Joaquín Aguilar Cardozo
- Country (sports): Uruguay
- Born: 8 April 2005 (age 21) Buenos Aires, Argentina
- Height: 1.68 m (5 ft 6 in)
- Plays: Right-handed (two-handed backhand)
- Prize money: US $60,537

Singles
- Career record: 2–4 (at ATP Tour level, Grand Slam level, and in Davis Cup)
- Career titles: 1 ITF
- Highest ranking: No. 384 (21 September 2026)
- Current ranking: No. 384 (21 September 2026)

Doubles
- Career record: 0–0 (at ATP Tour level, Grand Slam level, and in Davis Cup)
- Career titles: 1 Challenger, 8 ITF
- Highest ranking: No. 370 (2 March 2026)
- Current ranking: No. 405 (14 September 2026)

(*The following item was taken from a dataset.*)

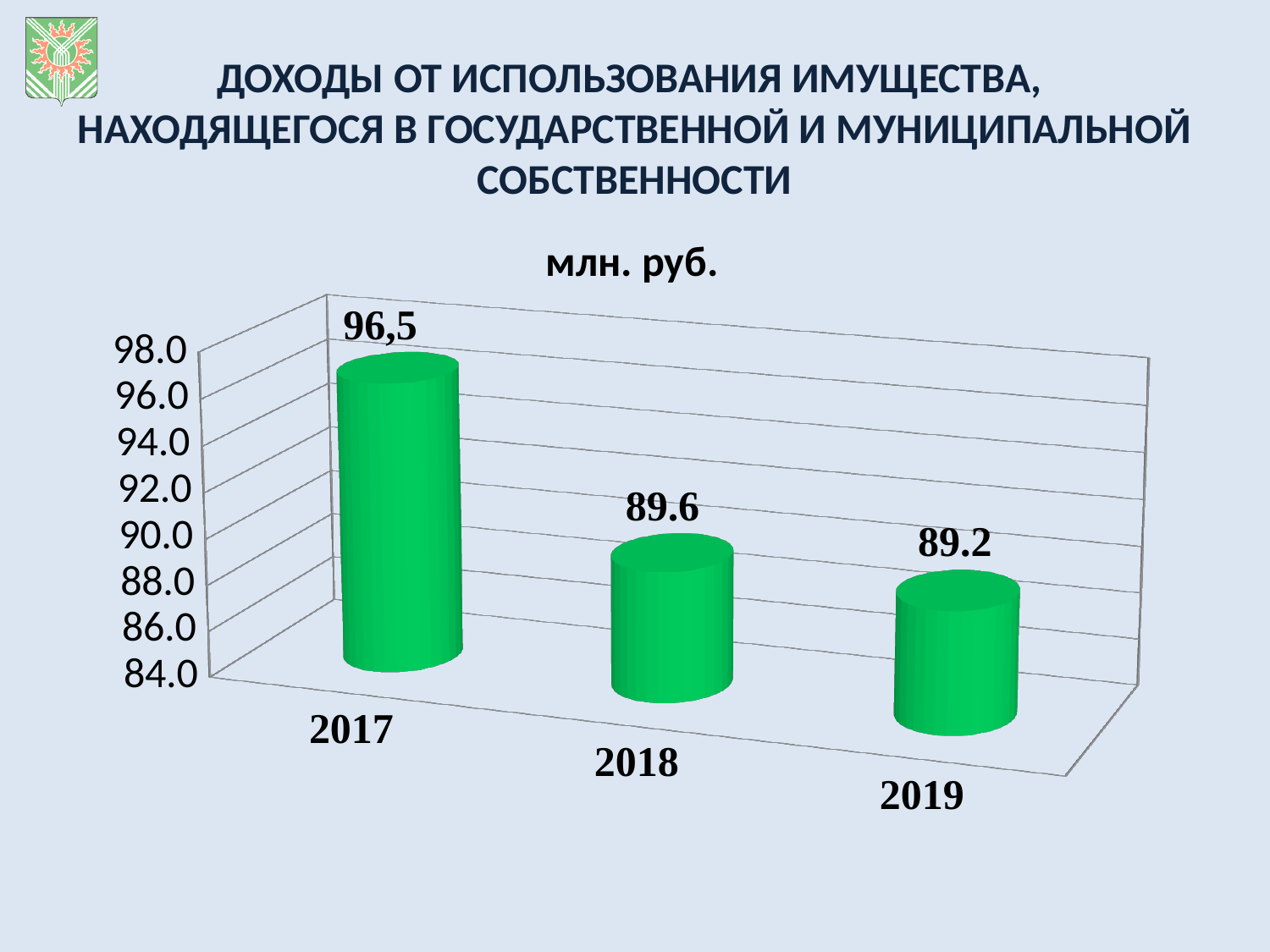
What is the value for 2017? 96,5 What is the value for 2019? 89.2 What is the value for 2018? 89.6 How many years are shown on the chart? 3 Which is larger, the value for 2017 or the value for 2018? 2017 Is the value for 2019 greater or less than 90.0? less Which year has the highest value? 2017 Which year has the lowest value? 2019 Do the values rise or fall from 2017 to 2019? fall What kind of chart is shown on the slide? bar chart What unit is given in the chart title? млн. руб. What is the difference between the values for 2018 and 2019? 0.4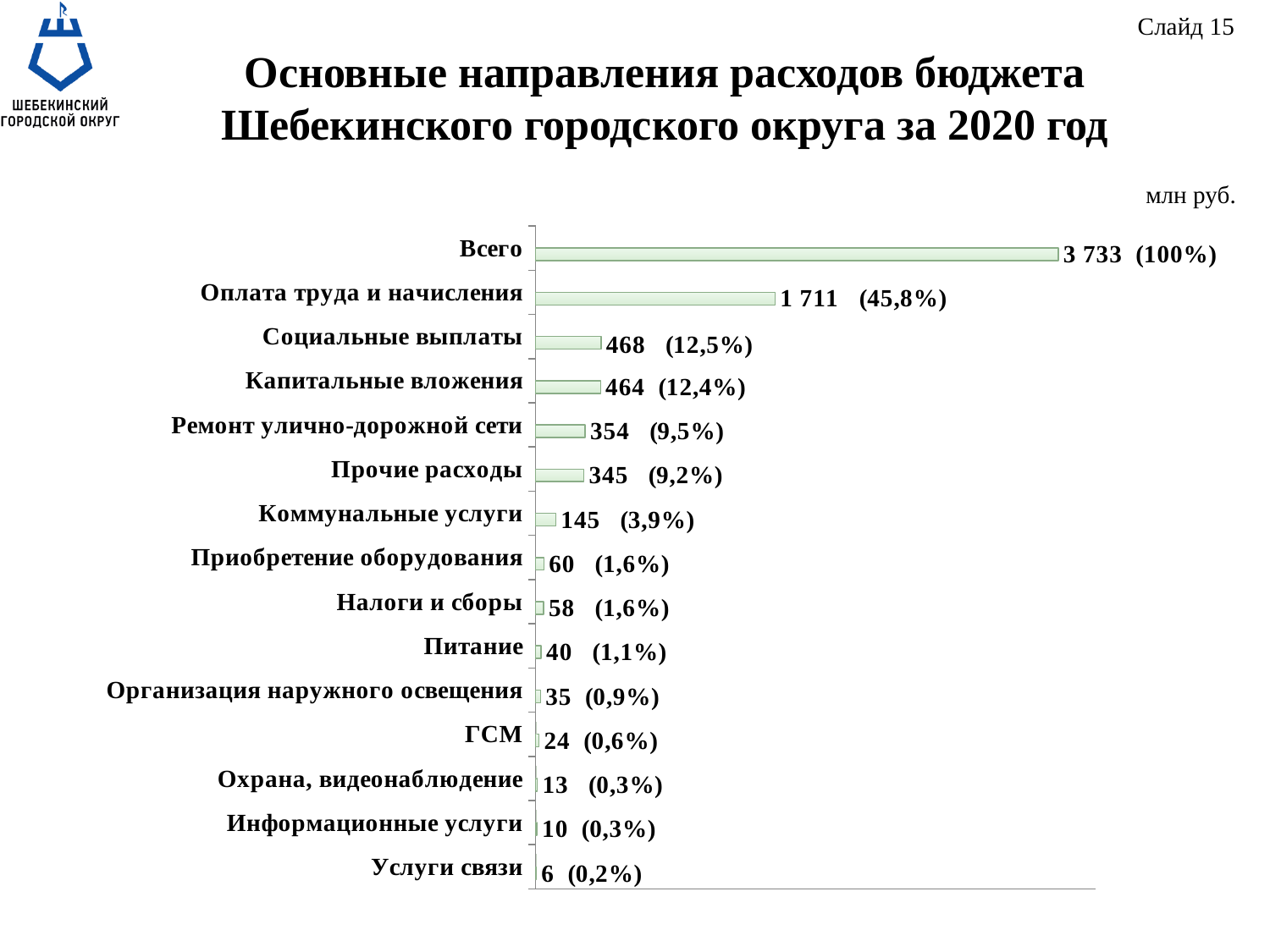
What is the value for Ремонт улично-дорожной сети? 354 What percentage share is shown for Социальные выплаты? 12,5% What is the value for Услуги связи? 6 What is the value for Оплата труда и начисления? 1 711 What kind of chart is shown on the slide? Bar chart What is the difference between Оплата труда и начисления and Социальные выплаты? 1 243 Which category has the lowest value? Услуги связи What is the value shown for Всего? 3 733 Excluding the Всего bar, which category has the highest value? Оплата труда и начисления What is the difference between Социальные выплаты and Капитальные вложения? 4 How many bars are plotted on the chart, including Всего? 15 Which is larger, Ремонт улично-дорожной сети or Прочие расходы? Ремонт улично-дорожной сети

= Joaquín Aguilar Cardozo =

Uruguayan tennis player (born 2005)

Joaquín Aguilar Cardozo (born 8 April 2005) is an Argentine-born Uruguayan tennis player. Aguilar Cardozo has a career high ATP singles ranking of No. 384 achieved on 21 September 2026 and a career high ATP doubles ranking of No. 370 achieved on 2 March 2026.

Aguilar Cardozo has won one ATP Challenger doubles title at the 2026 CIT Open.

Aguilar Cardozo represents Uruguay at the Davis Cup, where he has a win/loss record of 2–4.